Medical debt is devastating the credit integrity of American consumers. The Consumer Financial Protection Bureau (CPFB) has taken steps to mitigate this doom loop and the three major credit reporting agencies are now taking action as well, no doubt in response to a greater focus on medical debt.
Transunion, Equifax, and Experian have decided in unison that:
- All paid medical debt will be removed from credit reports.
- Effective July 1, 2022, the time in which to report any outstanding medical debt will be increased from six to 12 months.
- Effective July 1, 2023, outstanding medical debt less than $500 will not be reported at all.
Do No Harm
Consumer healthcare debt is most often incurred by those who are least able to afford it and are most vulnerable to being persecuted for payment. In fact, much healthcare debt should not even be classified as such.
A large proportion of this so-called debt should have been covered from the beginning by hospital financial assistance programs (FAPs), which are mandated by law for non-profit hospitals. These hospitals receive immensely valuable tax-exempt status in return for their commitment to provide services of equal value to patients with financial need.

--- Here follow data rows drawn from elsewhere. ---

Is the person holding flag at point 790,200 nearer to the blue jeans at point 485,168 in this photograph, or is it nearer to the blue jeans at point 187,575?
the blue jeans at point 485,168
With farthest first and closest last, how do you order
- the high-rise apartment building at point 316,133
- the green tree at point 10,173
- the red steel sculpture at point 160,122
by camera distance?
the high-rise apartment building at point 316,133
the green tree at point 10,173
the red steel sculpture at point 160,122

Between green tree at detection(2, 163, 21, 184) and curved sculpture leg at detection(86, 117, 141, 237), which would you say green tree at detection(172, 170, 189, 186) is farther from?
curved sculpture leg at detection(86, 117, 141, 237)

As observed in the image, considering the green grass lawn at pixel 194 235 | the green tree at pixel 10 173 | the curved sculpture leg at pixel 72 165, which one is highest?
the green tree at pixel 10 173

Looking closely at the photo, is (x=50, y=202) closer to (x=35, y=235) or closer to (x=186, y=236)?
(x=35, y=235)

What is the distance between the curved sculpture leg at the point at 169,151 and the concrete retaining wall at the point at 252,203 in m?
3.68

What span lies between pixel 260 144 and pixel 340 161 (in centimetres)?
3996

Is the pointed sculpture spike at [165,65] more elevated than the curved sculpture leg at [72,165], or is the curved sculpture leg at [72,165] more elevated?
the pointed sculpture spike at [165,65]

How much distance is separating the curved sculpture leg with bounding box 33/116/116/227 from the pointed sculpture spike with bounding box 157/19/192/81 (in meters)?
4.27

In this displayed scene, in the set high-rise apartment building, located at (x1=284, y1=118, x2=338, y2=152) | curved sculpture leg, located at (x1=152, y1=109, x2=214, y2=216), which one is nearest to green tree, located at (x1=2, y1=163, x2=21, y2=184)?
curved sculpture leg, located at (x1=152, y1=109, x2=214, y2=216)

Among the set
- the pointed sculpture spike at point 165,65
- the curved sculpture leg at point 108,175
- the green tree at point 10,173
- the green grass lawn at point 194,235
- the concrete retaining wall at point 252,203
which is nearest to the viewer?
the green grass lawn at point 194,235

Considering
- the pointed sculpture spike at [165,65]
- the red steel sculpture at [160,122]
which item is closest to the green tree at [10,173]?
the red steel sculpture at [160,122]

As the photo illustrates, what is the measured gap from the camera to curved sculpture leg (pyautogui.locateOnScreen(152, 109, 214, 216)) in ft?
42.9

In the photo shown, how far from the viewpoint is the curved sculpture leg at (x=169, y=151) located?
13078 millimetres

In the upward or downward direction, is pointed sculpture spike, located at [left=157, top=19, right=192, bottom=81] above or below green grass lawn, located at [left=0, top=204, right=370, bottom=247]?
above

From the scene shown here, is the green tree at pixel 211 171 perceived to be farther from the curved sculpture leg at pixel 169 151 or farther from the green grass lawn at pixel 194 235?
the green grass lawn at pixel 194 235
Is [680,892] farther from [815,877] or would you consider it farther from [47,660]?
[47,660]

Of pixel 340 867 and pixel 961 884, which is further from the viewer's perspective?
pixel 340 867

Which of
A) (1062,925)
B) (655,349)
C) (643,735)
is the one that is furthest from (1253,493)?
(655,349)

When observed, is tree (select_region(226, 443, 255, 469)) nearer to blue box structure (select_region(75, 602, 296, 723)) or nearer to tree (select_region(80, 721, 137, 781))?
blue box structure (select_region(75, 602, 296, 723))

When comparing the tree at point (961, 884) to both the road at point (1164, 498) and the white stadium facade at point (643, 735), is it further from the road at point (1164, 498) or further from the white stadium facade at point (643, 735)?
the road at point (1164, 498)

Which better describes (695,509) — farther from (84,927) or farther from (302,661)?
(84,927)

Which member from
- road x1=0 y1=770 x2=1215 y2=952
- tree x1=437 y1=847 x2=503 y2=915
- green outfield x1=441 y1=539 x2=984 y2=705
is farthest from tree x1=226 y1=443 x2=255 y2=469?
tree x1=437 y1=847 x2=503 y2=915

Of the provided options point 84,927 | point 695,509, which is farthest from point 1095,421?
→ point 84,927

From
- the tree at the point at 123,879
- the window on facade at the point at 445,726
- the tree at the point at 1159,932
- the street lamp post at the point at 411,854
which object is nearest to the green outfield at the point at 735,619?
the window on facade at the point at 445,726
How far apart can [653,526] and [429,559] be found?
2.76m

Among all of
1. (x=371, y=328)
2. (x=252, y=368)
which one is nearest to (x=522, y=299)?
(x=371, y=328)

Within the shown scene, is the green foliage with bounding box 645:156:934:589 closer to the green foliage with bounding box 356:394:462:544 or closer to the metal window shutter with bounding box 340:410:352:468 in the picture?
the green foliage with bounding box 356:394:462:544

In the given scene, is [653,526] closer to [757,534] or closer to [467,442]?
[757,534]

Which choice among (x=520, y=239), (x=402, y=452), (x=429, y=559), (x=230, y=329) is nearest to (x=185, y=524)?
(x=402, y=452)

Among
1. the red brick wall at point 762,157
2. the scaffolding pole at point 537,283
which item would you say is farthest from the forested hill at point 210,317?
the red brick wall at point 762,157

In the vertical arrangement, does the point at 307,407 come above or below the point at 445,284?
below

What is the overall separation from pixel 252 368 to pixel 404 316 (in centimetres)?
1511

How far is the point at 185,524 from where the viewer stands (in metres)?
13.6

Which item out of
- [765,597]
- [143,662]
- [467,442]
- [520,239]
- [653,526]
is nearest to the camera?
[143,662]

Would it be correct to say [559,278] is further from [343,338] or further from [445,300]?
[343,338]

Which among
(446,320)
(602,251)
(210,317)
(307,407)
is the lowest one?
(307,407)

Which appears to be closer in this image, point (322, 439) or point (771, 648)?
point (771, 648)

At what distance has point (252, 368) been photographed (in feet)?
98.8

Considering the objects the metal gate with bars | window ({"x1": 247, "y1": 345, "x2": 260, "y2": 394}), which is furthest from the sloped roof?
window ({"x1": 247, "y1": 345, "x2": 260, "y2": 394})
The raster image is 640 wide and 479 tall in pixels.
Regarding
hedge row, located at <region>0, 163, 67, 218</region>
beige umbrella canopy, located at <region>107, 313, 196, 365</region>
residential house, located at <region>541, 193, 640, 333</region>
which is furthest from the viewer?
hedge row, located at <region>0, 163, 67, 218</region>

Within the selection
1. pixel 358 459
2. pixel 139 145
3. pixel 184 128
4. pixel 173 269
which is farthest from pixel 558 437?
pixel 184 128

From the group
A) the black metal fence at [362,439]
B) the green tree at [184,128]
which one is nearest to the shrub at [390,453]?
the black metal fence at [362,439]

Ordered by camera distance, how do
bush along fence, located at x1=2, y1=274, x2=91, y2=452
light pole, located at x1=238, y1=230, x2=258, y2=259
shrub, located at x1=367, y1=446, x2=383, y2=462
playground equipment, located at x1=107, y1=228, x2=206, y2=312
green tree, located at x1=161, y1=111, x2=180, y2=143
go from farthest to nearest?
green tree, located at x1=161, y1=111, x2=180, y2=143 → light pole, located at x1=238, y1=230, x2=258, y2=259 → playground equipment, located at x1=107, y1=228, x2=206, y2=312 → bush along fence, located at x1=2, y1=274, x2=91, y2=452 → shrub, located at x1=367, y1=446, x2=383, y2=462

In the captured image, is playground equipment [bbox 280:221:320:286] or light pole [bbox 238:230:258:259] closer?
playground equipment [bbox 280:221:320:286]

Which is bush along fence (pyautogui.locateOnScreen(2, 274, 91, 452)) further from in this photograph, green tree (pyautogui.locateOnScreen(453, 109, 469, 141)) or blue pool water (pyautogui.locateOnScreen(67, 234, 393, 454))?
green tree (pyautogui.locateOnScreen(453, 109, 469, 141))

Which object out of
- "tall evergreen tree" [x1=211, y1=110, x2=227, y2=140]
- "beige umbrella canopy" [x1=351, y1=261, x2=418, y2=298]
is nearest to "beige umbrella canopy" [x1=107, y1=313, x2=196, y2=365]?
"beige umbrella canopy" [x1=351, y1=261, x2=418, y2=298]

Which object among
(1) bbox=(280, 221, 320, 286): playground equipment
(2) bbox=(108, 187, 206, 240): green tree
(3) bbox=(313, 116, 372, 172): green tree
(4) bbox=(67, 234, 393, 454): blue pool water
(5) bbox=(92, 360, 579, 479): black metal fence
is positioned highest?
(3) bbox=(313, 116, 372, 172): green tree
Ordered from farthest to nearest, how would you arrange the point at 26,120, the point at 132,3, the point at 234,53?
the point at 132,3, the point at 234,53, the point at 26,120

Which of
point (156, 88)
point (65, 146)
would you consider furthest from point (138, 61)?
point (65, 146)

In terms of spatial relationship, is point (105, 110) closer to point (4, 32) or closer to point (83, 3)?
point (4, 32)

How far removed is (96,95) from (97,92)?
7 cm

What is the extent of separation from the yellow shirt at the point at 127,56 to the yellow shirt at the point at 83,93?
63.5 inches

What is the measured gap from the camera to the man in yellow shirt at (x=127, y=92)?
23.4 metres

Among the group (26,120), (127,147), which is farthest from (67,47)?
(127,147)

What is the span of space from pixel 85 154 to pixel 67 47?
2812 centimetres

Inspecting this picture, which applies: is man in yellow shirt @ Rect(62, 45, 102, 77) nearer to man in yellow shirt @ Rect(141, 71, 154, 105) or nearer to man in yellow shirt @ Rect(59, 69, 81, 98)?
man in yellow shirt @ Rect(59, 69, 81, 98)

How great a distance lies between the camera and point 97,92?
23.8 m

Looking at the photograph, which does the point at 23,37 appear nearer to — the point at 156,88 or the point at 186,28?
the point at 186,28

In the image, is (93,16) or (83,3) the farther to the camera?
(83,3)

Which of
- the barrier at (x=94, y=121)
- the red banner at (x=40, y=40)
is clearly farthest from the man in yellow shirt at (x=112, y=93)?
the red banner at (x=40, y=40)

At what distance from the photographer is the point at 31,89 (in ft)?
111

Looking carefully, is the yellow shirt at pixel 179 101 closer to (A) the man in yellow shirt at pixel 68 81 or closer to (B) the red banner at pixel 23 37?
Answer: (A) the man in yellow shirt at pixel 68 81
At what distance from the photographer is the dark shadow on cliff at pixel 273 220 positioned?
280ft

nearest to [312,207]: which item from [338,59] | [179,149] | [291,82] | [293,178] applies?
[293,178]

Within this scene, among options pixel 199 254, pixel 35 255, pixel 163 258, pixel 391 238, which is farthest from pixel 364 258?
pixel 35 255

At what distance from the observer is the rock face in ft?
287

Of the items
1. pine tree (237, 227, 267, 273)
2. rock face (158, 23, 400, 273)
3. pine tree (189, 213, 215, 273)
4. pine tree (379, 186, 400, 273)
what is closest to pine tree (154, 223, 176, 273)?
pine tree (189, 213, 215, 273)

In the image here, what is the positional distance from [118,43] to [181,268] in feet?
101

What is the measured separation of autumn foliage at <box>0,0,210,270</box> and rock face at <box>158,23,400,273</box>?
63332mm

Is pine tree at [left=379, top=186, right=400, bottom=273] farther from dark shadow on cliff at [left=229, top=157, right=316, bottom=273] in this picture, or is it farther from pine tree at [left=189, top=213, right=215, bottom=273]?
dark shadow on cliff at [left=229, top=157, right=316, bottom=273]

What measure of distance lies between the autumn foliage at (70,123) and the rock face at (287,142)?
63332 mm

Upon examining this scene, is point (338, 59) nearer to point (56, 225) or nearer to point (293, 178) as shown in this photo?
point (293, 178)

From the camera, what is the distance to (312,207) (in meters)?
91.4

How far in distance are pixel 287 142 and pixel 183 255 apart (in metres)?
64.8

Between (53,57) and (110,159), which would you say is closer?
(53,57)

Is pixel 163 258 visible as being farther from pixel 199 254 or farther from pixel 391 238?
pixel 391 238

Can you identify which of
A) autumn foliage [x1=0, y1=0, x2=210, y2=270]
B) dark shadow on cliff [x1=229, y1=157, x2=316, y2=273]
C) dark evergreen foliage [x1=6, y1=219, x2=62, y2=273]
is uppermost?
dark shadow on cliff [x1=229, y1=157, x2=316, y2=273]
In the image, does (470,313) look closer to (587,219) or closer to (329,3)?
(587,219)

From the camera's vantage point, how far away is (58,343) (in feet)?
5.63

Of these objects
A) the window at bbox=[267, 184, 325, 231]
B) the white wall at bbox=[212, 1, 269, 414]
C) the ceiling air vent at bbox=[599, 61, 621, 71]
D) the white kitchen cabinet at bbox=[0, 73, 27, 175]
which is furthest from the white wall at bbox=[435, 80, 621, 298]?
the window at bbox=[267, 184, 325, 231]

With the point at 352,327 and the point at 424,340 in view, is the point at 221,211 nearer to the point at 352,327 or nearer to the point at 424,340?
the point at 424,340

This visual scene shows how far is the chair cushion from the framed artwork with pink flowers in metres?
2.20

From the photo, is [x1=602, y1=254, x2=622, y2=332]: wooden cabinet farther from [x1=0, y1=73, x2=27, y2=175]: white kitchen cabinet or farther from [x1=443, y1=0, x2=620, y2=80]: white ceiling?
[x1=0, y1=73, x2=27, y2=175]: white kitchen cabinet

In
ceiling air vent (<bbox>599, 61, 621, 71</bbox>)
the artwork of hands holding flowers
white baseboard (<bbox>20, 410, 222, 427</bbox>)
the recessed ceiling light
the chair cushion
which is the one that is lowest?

Research has shown that hospitals fall egregiously short of these charitable commitments. Many neglect to even inform patients that such FAP programs are available to them. Multiple articles and studies, including research conducted by Johns Hopkins University, reveals a “wide variation in charity care provision” and that “many government and nonprofit hospitals’ charity care provision was not aligned with their charity care obligations arising from their favorable tax treatment.”
Personal credit report relief and similar efforts by the CFPB are promising progress in an area of significant collateral damage caused by the dysfunctional U.S. healthcare business machine. However, bigger strides are needed to protect individuals from the predation and profiteering inherent in our healthcare system.
It’s time to eliminate the financial injury caused by medical debt that’s endured by working Americans. Patients will benefit from next-generation health plans that use advanced, fair market payments for providers, and offer advocates to help patients receive all hospital financial assistance for which they are eligible.